──────── Excerpted passage ────────

8Z-Auth:
Software Unclonable Functions
A novel authentication protocol where the algorithm itself is the identity — with DCC-governed adaptive challenge-response and competing proof generators
What Is 8Z-Auth?
8Z-Auth is an authentication protocol that introduces three novel concepts to the security landscape:
Software Unclonable Functions (SUFs) — the software equivalent of hardware Physical Unclonable Functions (PUFs). Where PUFs use silicon manufacturing variation as identity, SUFs use the specific implementation decisions of a codebase — PRNG constants, serialization formats, hash chain structures — as an unclonable fingerprint.
Competing proof generators — multiple algorithmic generators (XorShift chain, compression output, TSP tour hash) compete under MDL selection to produce the proof. Only someone with ALL generators can respond to any challenge.
DCC-governed adaptive difficulty — the protocol's internal state evolves deterministically based on authentication history. Successful use increases coupling (faster next time). Failures decrease coupling (harder next time). Not ML-based — deterministic and protocol-internal.
Your code is your fingerprint. The algorithm itself is the key.
The Problem
Standard authentication uses one of three factors: something you know (password), something you have (device/token), or something you are (biometrics). All use generic, published algorithms — AES, SHA, ECDSA — shared by millions. Your 2FA app uses the same HMAC-SHA1 as everyone else's.
For personal security — protecting tools, files, or applications that only you use — this is over-engineered in some ways (server infrastructure, key management) and under-engineered in others (the algorithm provides zero identity signal).
Kerckhoffs's Blind Spot
Kerckhoffs's Principle (1883) states: a cryptographic system should be secure even if the attacker knows everything about the system except the key. This is correct — for algorithms used by billions. SHA-256's security doesn't depend on the algorithm being secret.
Kerckhoffs's is a population-level rule. At N=1 — where the algorithm exists on one machine, shaped by one mind over decades — the algorithm IS the secret. The search space isn't a key space. It's the space of all possible algorithm implementations. Nobody in security questions this because Kerckhoffs's is axiomatic — the first thing they learn.

────────

▶ Given request 1
Pick out every line in the records that contains the string "lookup". Case counts.
The 8Z-Auth description and the records have no connection to each other.

──────── The data ────────

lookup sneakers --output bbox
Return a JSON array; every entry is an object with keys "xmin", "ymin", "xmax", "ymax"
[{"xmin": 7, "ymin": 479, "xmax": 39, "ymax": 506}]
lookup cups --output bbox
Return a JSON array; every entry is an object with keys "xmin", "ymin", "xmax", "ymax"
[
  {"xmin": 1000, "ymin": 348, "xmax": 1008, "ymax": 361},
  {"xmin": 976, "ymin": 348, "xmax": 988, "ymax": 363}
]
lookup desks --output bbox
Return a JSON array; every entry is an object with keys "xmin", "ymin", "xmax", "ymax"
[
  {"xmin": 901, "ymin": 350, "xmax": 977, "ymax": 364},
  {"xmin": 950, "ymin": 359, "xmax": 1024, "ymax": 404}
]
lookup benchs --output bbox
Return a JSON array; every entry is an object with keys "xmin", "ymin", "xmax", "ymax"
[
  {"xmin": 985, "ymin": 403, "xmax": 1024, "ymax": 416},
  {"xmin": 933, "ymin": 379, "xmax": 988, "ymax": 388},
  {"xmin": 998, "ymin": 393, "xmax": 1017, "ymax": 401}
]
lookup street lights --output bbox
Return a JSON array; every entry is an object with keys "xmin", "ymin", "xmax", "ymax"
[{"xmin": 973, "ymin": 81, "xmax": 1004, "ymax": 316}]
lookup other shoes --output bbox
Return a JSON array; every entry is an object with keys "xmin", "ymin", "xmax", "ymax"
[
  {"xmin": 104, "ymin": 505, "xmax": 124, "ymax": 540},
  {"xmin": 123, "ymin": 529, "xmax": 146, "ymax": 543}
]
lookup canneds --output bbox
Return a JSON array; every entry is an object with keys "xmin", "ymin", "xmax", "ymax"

────────

▶ Given request 2
Please output the part of the 8Z-Auth description starting with "DCC-governed adaptive difficulty" and going on through "deterministic and protocol-internal.", word for word.

▶ Exercise response 1
lookup sneakers --output bbox
lookup cups --output bbox
lookup desks --output bbox
lookup benchs --output bbox
lookup street lights --output bbox
lookup other shoes --output bbox
lookup canneds --output bbox

▶ Exercise response 2
DCC-governed adaptive difficulty — the protocol's internal state evolves deterministically based on authentication history. Successful use increases coupling (faster next time). Failures decrease coupling (harder next time). Not ML-based — deterministic and protocol-internal.